What are the recommended USB Device to use with OLA?
The following is entirely Simon’s opinion, the Open Lighting Project doesn’t endorse products.
For each category I list my top picks and all devices within the category can be considered equal. This list only considers using the device with OLA, rather than the full suite of software available for each interface. Since manufacturers send me hardware for free, I don’t consider price in my recommendations. YMMV.
For Sending DMX:
- Anyma uDMX, no opto-isolation
- DMX USB Pro
- DMX USB Pro MK II
- ultraDMX Micro, no opto-isolation
- ultraDMX Pro (discontinued)
For receiving DMX:
For acting as an RDM controller:
Interfaces I definitely wouldn’t use:
- Open DMX USB, no microprocessor, the host is responsible for signal timing.
- Velleman K8062, the design severely limits the update rate.
- Almost anything you find on eBay / Amazon.
How should I add support for a new Protocol / Device?
If you’re looking to add support for a new protocol or device, the easiest way to get started to to write an OLA Client. By keeping the logic separate from olad, it means you can focus on the new protocol / device without having to worry about integrating with olad.

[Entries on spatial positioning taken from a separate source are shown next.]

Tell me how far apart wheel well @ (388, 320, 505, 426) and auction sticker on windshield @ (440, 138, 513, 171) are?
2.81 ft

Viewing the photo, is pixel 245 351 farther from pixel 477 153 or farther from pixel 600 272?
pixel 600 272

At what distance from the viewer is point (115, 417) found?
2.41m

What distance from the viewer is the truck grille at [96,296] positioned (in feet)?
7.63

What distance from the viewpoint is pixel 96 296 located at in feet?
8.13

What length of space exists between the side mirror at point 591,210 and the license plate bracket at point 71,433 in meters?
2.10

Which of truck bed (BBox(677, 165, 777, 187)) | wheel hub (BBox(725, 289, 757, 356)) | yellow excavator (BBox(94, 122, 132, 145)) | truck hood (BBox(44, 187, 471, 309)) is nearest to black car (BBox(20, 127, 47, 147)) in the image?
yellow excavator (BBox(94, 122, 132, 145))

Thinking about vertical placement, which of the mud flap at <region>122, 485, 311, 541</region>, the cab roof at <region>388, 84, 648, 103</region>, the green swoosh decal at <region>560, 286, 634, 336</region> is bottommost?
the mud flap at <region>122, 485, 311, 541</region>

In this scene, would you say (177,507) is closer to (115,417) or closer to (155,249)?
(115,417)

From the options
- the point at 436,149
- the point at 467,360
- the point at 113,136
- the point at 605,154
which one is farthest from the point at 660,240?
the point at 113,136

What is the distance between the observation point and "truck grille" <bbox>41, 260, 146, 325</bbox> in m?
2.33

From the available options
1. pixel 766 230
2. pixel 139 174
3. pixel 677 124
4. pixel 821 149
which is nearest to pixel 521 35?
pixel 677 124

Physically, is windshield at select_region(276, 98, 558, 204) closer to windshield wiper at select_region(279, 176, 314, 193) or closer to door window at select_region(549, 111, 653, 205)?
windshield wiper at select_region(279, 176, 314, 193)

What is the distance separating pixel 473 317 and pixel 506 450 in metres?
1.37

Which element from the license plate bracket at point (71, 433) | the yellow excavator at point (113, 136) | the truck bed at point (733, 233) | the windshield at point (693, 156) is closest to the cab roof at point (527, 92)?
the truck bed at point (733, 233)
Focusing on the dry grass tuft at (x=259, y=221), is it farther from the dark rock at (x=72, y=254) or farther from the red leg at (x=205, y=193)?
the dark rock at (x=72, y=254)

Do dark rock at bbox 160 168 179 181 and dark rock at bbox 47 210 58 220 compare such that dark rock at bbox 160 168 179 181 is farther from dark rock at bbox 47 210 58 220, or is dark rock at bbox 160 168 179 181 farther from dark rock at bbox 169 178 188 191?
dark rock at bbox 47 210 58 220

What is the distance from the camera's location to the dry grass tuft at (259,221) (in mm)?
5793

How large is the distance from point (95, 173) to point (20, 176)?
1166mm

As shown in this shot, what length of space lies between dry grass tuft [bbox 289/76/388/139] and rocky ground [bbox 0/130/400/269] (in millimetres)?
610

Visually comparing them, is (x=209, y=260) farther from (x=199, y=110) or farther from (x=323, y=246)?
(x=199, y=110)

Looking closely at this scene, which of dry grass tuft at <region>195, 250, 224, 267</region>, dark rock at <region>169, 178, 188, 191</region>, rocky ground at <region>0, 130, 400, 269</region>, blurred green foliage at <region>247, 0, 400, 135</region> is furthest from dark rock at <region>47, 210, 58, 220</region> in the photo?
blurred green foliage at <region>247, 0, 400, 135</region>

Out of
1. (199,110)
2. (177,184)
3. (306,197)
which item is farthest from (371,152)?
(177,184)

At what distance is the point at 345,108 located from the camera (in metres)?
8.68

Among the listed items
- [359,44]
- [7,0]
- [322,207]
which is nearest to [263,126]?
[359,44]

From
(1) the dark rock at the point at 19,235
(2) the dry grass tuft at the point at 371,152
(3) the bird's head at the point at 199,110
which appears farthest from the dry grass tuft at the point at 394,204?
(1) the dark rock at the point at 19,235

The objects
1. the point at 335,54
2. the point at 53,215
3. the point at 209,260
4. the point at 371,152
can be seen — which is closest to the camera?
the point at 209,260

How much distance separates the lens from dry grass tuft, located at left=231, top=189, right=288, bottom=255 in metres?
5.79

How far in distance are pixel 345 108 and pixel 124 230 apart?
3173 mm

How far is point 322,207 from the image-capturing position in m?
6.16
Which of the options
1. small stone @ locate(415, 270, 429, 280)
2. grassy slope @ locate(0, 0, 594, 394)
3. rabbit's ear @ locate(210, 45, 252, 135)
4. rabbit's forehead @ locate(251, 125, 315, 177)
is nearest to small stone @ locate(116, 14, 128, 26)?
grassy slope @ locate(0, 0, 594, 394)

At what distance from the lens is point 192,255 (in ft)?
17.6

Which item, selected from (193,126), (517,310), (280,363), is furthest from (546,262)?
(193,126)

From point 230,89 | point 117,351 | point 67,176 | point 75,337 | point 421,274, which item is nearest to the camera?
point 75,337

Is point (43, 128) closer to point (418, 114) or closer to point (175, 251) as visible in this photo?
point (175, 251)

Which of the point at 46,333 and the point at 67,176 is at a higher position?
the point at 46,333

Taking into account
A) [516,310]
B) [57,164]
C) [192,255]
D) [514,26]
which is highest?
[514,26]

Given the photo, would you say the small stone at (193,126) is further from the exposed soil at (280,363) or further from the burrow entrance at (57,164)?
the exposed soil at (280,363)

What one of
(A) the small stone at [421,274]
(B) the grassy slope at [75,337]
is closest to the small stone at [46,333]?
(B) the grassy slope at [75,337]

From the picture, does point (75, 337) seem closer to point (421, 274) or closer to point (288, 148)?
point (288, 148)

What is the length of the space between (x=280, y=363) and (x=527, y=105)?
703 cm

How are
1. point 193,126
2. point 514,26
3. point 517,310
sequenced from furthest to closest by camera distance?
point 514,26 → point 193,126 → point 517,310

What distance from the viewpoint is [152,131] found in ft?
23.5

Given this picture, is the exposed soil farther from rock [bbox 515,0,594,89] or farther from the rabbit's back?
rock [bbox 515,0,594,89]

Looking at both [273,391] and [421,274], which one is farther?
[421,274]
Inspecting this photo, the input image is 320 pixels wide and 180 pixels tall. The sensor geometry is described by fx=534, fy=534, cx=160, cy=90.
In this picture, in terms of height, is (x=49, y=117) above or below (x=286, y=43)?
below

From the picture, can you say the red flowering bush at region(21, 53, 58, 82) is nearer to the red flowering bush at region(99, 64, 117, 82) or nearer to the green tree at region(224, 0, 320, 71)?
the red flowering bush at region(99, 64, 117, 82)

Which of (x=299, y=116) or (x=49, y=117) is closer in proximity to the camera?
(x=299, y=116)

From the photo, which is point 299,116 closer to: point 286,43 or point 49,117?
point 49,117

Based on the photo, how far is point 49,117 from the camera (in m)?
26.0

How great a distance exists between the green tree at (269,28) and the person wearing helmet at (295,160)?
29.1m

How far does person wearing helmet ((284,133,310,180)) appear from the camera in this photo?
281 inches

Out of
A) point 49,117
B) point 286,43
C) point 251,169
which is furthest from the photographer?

Once the code is working correctly, it can be added as a OLA Plugin.
Some things to consider when deciding between a client and a plugin:
- Since plugins are linked with olad, they must be licensed under the GPL or a GPL compatible license.
- Plugins included in the main tree will be maintained if the plugin API changes. If your plugin isn’t included in the main tree it may break between releases.
- Plugins will generally perform better than clients, since they run in the same process as olad.
- Plugins must be written in C++. Clients can be written in any language with an OLA Client API.